Switching Disability Insurance Providers: When and How to Change

Guide to changing disability insurance companies. Learn about switching costs, coverage continuity, and timing considerations.

Your disability insurance provider isn't working for you if premiums are climbing faster than your income or claims handling is sluggish. Switching policies or carriers is a smart financial move—but only if you time it right and understand what you're giving up and gaining. Here's how to make the change without coverage gaps or regret.

Reasons to Switch Your Disability Insurance

Not all switches make sense. You should seriously consider changing if:

  • Premiums have spiked 15% or more without changes to your coverage or health status. Shopping around typically reveals better rates, especially if you've built a stronger financial position since your last policy purchase.
  • Your occupation or income has changed significantly. A promotion, career shift, or business growth means your current benefit amount might be insufficient or your classification (and thus rate) may have shifted unfavorably.
  • Claims handling has been poor. Delays longer than 30–45 days on reimbursement, denied claims without clear explanation, or unresponsive customer service are red flags. Your insurer should acknowledge claims within days.
  • Coverage gaps have emerged. If your policy doesn't cover own-occupation disability (your specific job, not just any job) and you've learned that matters in your field, a switch gives you better protection.
  • You've found a policy with better benefits for the same price. Some newer policies include cost-of-living adjustments (COLA) or partial benefit continuation that older plans lack.

Timeline: Plan for 60–90 Days

Don't cancel your current policy before a new one is active. Disability insurance typically takes 4–8 weeks to underwrite and issue. Here's the realistic sequence:

  1. Week 1–2: Research carriers and get quotes. Expect to provide income documentation (tax returns, pay stubs, or profit-and-loss statements) to compare accurate rates.
  2. Week 3–4: Submit applications to top 2–3 carriers. Underwriting begins; insurers may request additional medical records or work history.
  3. Week 5–8: Receive approval and policy documents. Review the fine print on elimination periods (typically 30–180 days), benefit periods, and definition of disability.
  4. Week 9: Policy effective date arrives. Cancel your old policy only after confirmation your new coverage is live.

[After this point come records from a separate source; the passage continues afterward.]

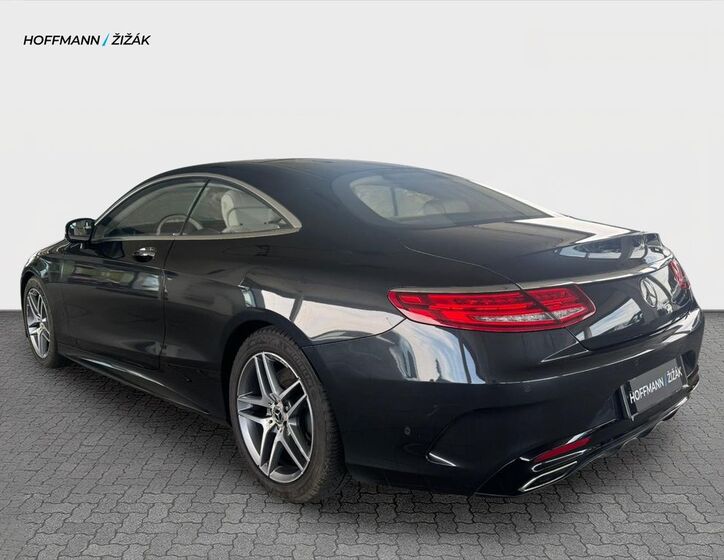 Mercedes-Benz Třídy S 7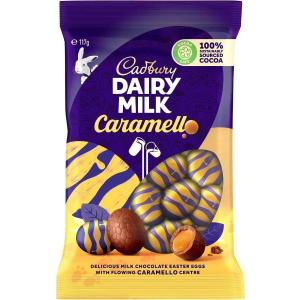 Cadbury Caramello Mini Easter Eggs 117g Wiki Cheap Online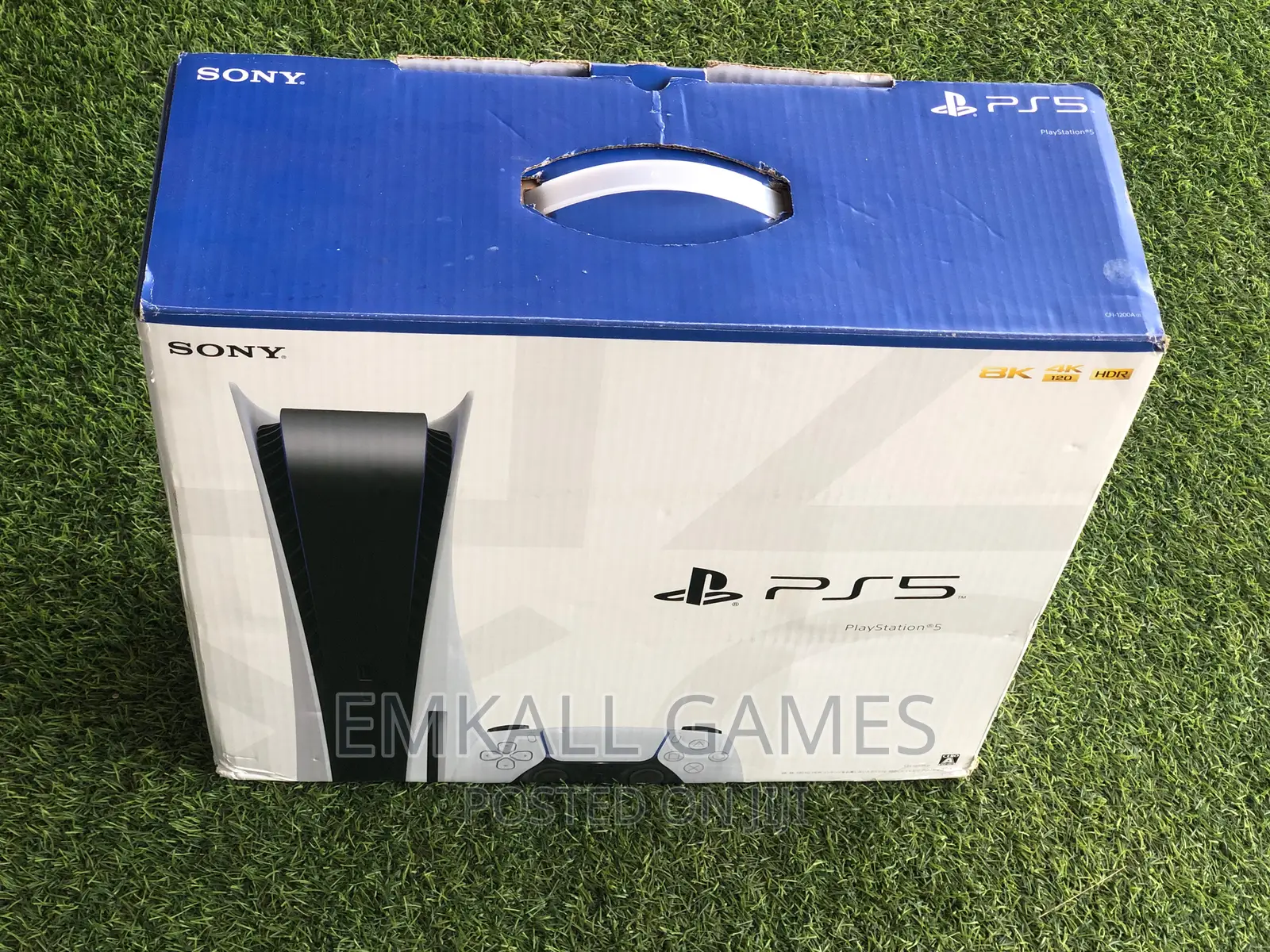Brand New Playstation 5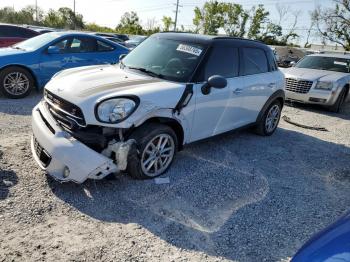  Salvage MINI Cooper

Rushing this creates dangerous gaps. If you're denied by a new carrier, you'll want your original policy still active.

Key Steps to Switch Successfully

Review your current contract. Check for surrender penalties (less common in individual disability insurance, but possible in some long-term care hybrids) and non-renewal clauses. Some policies include a "guaranteed renewable" clause—important because this limits the insurer's right to drop you or refuse renewal.

Get your medical history ready. You'll need details on any previous claims, current prescriptions, and pre-existing conditions. Underwriters dig deep; honesty now prevents claim denial later. Expect rates to increase 20–40% if you've developed chronic illness since your last policy.

Compare apples to apples. When you use a platform like Mercoly to compare disability and income protection insurance providers in one place, ensure you're evaluating policies with identical elimination periods, benefit periods, and occupational definitions. A 60-day elimination period costs roughly 30–40% less than a 30-day one, but the trade-off matters if you can't afford to wait.

Lock in your current health rating. If you're healthy now, switching to a new carrier locks in a better rate class before any age increase kicks in. Rates rise approximately 5–8% every two years as you age into higher brackets.

What You Might Lose

Switching means forgiving your prior insurer's "own-occupation" definition and any special riders you accumulated. If your old policy included an automatic increase rider (which raises benefits annually without new underwriting), your new policy will likely require you to request increases manually and re-qualify each time.

Also, time matters. If you've been claims-free for five years on your current policy, that clean record is gone—underwriters for the new carrier only see what you disclose.

Frequently Asked Questions

Q: Can I keep my old disability policy and buy a new one? Yes, but most individual disability insurers won't insure you for more than 60–70% of your gross income across all policies combined to prevent over-insurance. Stacking policies can trigger legitimate fraud concerns during claims review.

Q: How much should I expect premiums to increase when switching at an older age? Each year adds approximately 3–5% to the base rate; switching at age 45 instead of 42 might increase premiums 10–15% depending on your health and occupational class.

Q: Will switching affect my ability to get future coverage? Not directly, but if you cancel your old policy prematurely without new coverage in force, you'll face re-underwriting and potentially higher rates if your health has declined during the gap.